Cfrtjryk

I'm a beginner to programming and just started python, I've been trying to work through Project Euler challenges.

I wrote a program to solve Project Euler #12, which asks for the smallest number of the form 1+ 2 + 3 + … + n which has over 500 divisors. It works perfectly with smaller numbers like 100, but takes too long trying to find up to 500 factors. I gave up waiting after about 20 minutes. I'd like some help with optimizing my code to make it faster.

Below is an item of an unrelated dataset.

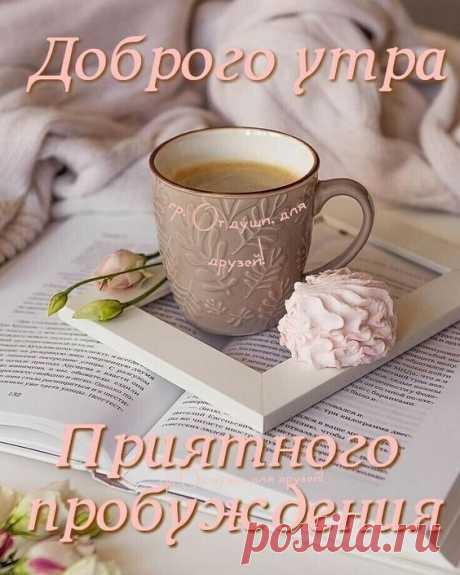 Фотоальбом Доброе Утро.., День.., Вечер! группы И исчезнет грусть!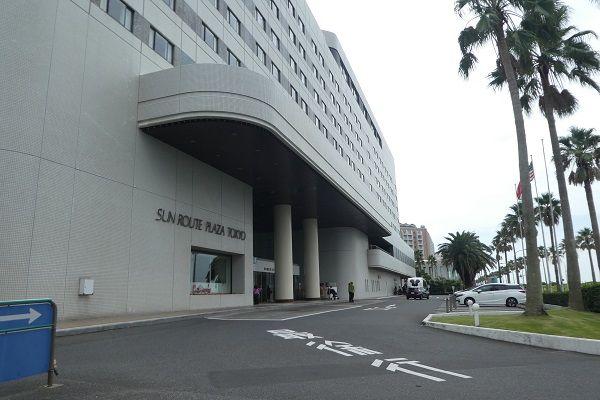 208 サンルートプラザ東京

I basically made a function that finds the triangular number of a given number and another function that counts the number of factors/divisors of a number. I made a while loop where a number keeps increasing till the triangular number of itself has more than 500 factors.

And here is my code:

#Starts the timer to measure time taken for code to run:

import time

start_time = time.time()



#Returns the triangular number of 'num':

def triangular(num):

    return int((num*(num+1))/2)



#Returns the number of factors(divisors) of 'num':

def facCount(num):

    summ = 0

    for i in range(1, num+1):

        if num % i == 0:

            summ += 1

    return summ



#Declares x (starting value):

x = 0



#main:



while True:

    #Checks if number of factors for the triangular of x is above 500

    if facCount(triangular(x)) > 500:

        #Sets the value of 'ans' to the triangular of 'x':

        ans = triangular(x)

        #Exits the loop since answer is found

        break

    x += 1



#Prints answer (the first triangular number that has more than 500 factors):

print(ans)



#Prints the time taken for code to execute:

print("--- %s seconds ---" % (time.time() - start_time))

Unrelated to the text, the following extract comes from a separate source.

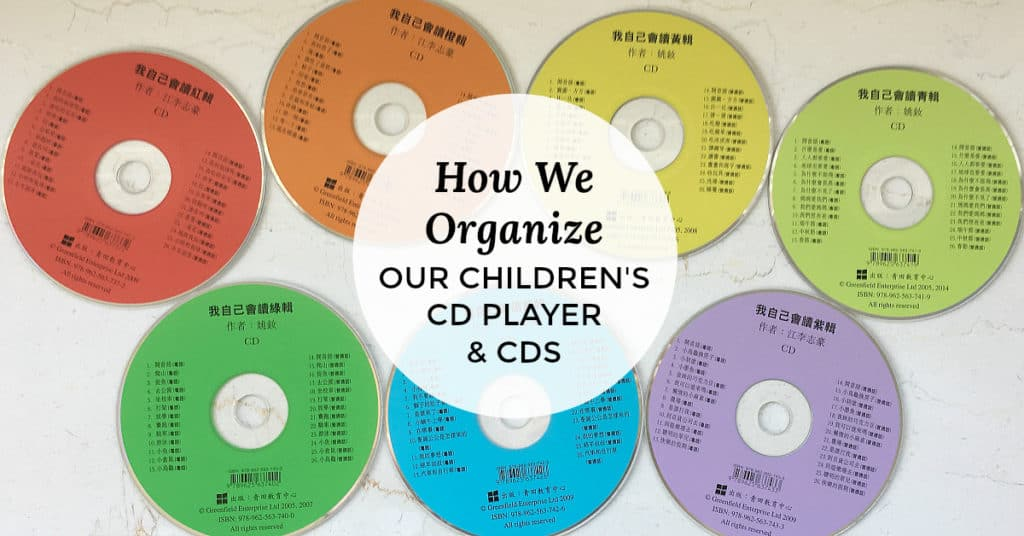 Sharing how we have organized our CD player and CDs in our kids' room!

Your function facCount, which should be called something like count_factors, according to Python's official style-guide, PEP8, can be greatly improved by noticing that if num % i == 0, then automatically num % num / i == 0 (in other words, factors always come in pairs of two, except for if the number is a square, in which case you double count one). This means you only need to check factors up to $sqrt{n}$:

from math import sqrt



def count_factors(num):

    """Return the number of factors of `num`"""

    sum_ = 2 * sum(num % i == 0 for i in range(1, int(sqrt(num)) + 1))

    if int(sqrt(num))**2 == num:

        sum_ -= 1

    return sum_

I also added a docstring describing what the function does in an accessible way.

The other improvement concerns the way you get the triangular numbers. While it is good to know Gauss formula, IMO it is here easier to manually calculate them. Your function needs to do one increment, one multiplication and one division, when all you really need is one addition per loop iteration:

from itertools import count



def triangular_nums():

    """Yield the triangular numbers"""

    t = 0

    for i in count():

        t += i

        yield t

If, for some reason, you dislike itertools, you can also replace it with a while True loop.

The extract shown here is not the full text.